**** Reading text ****

Monday, March 25, 2013

EMBRACE CHANGE!

This week was definitely a week revolving around change; change in school, setting, and grade. I managed to leap from 12th to 6th grade in one weekend!

The setting at Nathan Bishop is very welcoming. This is the first school where I now eat with other teachers. I like to think this will be the school that helps me learn how to collaborate and communicate with my colleagues. This school is also going to be a huge change for me due to the timing of the periods. Coming from 88 minute block periods is one of the first jumps I will need to master; I now have about 50 minutes with each of my classes. Who gets anything done in 50 minutes?

The second jump I will need to make has to do with the grade I am teaching; I am now a 6th grade English teacher. I already know that this will be the biggest challenge for the rest of my student teaching experience. My classroom management was made easy with my last group of students because they were seniors. One look at my seniors and they knew I meant business. Now, I need to change my entire outlook on classroom management. I'm willing to make that change, however, I'm not one for raising my voice or yelling. I've already had a few moments this past week. My CT already has me leading classroom discussions and readings and I think is it extremely helpful. I know she is doing it so I can begin showing my voice to the students. It will make for an easier transition when I take over all 3 of her 6th grade classes.

****

● **Actions to take**:
a) In the student-teaching blog post, which kinds of change does the first sentence after the heading name?
b) Write the next few sentences of the student-teaching blog post, picking up after its final sentence.

**** Given records ****

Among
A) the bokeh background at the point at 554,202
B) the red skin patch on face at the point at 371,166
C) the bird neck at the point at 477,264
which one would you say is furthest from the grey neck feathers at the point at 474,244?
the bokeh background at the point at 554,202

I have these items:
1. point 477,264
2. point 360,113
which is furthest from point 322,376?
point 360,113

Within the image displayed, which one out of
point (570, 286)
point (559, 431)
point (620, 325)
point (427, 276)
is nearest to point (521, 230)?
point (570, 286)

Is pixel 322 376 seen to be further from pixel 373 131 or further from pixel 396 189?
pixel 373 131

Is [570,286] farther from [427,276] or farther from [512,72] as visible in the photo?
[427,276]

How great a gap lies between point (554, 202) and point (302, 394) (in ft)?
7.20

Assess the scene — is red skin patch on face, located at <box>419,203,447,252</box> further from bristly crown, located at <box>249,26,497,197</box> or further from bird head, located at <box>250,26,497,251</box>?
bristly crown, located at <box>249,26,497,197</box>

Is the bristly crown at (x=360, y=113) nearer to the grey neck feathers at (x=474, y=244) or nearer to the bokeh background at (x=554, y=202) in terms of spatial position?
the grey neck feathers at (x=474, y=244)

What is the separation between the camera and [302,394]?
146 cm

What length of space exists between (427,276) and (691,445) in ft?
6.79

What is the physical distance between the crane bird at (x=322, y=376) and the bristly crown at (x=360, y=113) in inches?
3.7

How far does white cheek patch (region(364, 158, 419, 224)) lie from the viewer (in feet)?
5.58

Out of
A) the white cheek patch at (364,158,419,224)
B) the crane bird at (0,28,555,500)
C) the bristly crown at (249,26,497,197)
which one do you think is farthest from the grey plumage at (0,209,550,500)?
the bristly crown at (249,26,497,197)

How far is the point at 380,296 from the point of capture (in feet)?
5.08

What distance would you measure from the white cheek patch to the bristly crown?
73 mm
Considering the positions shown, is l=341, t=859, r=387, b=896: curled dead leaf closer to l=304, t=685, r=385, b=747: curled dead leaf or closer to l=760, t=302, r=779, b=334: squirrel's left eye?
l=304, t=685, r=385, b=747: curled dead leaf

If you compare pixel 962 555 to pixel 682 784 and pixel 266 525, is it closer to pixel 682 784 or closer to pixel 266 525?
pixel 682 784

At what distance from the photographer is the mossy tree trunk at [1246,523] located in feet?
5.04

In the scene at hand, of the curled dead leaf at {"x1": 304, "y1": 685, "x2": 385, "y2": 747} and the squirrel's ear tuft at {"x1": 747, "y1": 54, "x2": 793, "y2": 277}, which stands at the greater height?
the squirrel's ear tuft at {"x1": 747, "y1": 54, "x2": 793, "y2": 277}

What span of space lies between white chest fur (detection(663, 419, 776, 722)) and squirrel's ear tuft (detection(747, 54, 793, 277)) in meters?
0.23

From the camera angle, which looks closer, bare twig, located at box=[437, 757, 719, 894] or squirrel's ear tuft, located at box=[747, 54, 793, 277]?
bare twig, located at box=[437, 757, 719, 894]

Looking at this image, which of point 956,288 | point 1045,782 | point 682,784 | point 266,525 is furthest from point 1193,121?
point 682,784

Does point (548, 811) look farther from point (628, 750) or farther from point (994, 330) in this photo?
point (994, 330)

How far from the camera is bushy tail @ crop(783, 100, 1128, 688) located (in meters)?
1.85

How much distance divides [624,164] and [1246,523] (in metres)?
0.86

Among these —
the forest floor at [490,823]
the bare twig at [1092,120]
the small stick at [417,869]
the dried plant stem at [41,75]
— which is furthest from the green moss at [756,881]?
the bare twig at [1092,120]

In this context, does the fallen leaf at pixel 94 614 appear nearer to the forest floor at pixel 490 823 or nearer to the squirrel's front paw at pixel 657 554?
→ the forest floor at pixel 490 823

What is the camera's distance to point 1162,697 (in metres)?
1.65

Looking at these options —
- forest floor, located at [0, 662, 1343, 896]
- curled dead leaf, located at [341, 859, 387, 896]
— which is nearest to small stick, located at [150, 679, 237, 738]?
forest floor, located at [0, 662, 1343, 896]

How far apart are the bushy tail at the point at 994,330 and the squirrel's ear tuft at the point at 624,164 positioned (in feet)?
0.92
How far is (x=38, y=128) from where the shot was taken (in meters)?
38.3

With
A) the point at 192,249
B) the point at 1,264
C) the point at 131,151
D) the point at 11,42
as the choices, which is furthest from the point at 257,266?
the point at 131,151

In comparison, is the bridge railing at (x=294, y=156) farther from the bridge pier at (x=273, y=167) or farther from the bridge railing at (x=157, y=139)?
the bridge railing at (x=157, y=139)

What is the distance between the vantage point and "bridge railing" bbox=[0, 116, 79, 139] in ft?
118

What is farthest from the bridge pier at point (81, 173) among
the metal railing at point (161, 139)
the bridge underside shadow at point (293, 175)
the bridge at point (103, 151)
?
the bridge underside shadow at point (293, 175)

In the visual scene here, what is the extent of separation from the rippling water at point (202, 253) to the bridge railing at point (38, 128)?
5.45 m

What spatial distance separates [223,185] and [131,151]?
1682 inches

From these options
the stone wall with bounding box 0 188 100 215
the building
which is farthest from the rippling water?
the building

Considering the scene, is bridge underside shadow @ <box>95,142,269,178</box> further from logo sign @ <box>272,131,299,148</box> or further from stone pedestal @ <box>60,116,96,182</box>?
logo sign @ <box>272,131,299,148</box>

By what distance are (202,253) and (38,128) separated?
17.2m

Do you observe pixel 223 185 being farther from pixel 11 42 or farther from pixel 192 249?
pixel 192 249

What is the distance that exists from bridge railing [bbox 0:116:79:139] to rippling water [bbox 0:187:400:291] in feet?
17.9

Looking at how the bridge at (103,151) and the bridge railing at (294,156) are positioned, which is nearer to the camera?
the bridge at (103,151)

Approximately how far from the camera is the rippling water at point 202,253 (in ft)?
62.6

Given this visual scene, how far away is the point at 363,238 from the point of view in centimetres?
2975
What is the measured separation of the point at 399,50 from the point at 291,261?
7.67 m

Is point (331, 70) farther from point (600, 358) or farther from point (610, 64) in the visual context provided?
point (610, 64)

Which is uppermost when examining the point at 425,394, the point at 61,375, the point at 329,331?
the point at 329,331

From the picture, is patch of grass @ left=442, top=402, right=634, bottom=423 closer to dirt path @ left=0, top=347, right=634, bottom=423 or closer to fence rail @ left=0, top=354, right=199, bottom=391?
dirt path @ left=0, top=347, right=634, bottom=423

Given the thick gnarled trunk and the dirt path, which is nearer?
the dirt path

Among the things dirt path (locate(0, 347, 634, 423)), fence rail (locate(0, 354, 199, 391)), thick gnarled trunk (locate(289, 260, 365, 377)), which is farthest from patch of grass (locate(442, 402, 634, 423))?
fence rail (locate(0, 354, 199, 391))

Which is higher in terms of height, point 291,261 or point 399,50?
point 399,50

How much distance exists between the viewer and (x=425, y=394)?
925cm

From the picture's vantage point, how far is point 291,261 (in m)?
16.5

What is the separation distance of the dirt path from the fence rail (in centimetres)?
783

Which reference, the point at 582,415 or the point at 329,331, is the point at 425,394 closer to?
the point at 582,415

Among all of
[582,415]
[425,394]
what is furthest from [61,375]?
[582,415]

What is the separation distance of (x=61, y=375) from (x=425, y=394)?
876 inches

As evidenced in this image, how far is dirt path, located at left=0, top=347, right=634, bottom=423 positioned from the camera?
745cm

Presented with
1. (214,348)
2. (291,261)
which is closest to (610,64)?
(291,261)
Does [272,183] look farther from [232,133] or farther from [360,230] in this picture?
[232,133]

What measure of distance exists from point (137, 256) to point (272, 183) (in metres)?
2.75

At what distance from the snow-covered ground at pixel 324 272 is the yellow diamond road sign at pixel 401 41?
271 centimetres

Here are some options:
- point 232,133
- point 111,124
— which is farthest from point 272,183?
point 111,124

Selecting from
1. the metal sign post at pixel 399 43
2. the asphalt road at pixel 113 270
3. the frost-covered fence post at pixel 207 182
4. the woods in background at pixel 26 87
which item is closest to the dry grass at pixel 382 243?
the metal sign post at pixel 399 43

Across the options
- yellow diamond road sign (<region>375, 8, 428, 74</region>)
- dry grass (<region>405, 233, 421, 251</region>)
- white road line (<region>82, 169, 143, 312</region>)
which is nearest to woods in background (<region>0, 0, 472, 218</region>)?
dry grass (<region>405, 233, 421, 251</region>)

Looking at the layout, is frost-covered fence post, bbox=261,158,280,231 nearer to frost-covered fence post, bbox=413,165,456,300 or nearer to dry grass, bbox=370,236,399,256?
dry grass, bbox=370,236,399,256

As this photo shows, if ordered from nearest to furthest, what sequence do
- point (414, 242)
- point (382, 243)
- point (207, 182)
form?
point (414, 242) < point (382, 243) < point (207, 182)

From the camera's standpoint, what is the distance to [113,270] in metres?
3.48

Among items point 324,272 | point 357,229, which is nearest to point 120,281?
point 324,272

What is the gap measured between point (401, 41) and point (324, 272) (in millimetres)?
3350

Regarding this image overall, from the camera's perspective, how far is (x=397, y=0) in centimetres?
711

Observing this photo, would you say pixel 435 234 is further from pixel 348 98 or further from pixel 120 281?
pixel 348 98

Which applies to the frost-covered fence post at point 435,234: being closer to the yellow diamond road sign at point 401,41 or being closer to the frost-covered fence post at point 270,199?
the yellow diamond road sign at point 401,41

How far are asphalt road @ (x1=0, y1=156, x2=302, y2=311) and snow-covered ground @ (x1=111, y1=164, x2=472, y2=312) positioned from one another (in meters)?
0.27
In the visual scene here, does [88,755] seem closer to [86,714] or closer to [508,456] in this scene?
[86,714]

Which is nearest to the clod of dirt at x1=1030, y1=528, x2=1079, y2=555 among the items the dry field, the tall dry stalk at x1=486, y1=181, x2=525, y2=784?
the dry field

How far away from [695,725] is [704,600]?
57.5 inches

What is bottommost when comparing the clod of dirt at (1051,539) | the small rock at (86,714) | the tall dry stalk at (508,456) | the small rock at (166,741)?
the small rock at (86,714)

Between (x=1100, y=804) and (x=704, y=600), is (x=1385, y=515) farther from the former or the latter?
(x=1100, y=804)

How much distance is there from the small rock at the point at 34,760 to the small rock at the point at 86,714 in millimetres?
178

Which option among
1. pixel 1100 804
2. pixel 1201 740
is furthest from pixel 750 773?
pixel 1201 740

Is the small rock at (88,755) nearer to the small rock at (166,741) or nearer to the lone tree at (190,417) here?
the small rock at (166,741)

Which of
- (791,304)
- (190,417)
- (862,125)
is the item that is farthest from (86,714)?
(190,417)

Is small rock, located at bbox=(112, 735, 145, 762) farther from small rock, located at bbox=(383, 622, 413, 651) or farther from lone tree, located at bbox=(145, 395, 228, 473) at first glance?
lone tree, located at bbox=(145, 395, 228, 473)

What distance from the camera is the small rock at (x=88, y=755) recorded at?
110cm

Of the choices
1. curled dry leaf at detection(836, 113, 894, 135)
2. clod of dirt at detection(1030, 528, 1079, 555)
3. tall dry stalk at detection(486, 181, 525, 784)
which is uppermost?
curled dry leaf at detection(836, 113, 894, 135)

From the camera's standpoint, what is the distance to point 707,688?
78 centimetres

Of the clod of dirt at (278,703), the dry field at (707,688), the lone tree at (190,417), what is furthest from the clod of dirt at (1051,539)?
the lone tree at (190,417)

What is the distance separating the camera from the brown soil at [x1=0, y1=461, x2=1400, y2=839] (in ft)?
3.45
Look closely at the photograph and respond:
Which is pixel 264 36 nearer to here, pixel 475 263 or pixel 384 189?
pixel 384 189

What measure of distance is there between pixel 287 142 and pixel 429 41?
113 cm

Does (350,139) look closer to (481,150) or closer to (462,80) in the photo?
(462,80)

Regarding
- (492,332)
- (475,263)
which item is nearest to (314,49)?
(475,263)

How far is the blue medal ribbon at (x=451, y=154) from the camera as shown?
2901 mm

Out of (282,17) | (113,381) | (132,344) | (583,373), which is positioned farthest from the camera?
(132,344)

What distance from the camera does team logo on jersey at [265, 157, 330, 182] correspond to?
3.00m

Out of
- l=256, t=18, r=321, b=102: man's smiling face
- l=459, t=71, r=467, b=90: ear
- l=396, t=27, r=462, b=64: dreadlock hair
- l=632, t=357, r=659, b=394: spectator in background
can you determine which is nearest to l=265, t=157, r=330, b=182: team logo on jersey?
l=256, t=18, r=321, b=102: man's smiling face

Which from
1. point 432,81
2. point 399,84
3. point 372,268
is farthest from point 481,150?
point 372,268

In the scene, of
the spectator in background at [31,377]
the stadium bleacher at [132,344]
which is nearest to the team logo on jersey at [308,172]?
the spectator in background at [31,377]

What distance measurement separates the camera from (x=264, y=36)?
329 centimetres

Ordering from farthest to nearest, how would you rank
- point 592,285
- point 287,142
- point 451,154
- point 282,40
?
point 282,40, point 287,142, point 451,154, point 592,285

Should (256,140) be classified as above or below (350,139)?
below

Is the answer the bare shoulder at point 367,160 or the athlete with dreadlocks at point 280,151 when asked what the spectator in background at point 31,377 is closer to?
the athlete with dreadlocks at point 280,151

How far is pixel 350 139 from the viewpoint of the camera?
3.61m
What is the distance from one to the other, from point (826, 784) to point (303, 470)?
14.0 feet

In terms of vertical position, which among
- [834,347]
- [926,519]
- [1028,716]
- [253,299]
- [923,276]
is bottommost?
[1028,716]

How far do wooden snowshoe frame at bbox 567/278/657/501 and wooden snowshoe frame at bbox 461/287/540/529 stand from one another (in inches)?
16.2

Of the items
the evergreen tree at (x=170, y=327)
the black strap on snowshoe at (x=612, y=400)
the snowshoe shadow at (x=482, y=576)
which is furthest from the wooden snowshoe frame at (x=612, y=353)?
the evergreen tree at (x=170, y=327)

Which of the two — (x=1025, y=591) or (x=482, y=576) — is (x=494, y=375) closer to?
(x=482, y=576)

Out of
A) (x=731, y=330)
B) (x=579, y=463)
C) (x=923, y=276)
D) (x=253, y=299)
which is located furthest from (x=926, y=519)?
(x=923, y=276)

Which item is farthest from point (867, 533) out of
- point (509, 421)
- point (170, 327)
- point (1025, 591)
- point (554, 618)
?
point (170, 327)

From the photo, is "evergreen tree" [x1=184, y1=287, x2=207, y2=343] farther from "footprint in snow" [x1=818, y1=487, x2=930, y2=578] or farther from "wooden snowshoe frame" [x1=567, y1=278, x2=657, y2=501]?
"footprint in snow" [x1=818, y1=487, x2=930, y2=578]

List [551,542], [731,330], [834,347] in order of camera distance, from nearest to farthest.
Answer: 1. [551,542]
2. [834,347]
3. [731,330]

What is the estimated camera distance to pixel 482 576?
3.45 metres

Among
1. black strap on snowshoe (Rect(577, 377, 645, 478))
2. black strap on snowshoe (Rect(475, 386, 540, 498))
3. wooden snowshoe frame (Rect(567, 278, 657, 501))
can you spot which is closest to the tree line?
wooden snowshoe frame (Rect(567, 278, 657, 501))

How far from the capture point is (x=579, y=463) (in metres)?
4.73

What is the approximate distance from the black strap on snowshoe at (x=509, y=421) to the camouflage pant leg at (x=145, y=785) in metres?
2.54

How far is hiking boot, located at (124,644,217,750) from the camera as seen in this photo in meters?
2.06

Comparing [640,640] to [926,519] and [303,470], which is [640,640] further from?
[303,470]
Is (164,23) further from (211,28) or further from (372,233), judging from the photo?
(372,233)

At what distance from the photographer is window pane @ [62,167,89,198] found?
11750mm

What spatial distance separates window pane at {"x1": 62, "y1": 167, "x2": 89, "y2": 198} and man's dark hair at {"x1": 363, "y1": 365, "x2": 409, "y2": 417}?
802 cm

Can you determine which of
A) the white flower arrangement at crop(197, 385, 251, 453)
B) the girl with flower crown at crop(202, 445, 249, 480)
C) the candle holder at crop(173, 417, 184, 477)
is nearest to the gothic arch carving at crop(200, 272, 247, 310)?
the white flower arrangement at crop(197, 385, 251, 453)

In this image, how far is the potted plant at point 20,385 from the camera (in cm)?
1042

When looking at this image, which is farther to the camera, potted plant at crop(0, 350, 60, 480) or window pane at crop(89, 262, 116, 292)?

****

● **Task-by-task results**:
a) School, setting, and grade.

b)
I'm both excited and slightly nervous about my second part of student teaching. I know the next few weeks will be considered my assessment as a teacher. Yes, I had a voice in the high school, however, the students were older and had a mature respect for me. I now need to teach respect to my classes. They are at the age where respect needs to be taught and modeled.

This placement is also crucial for both the teacher and the student because it is the grade and age where students begin to form "good" and "bad" habits in school. What the students display next year will be a direct reflection on me as a person and a teacher. I consider that to be a huge anxiety builder and a large amount of pressure on my shoulders.

The only thing I can do over the next six weeks is not let them see me sweat, stick to my plan, and use my voice.
Challenge ACCEPTED!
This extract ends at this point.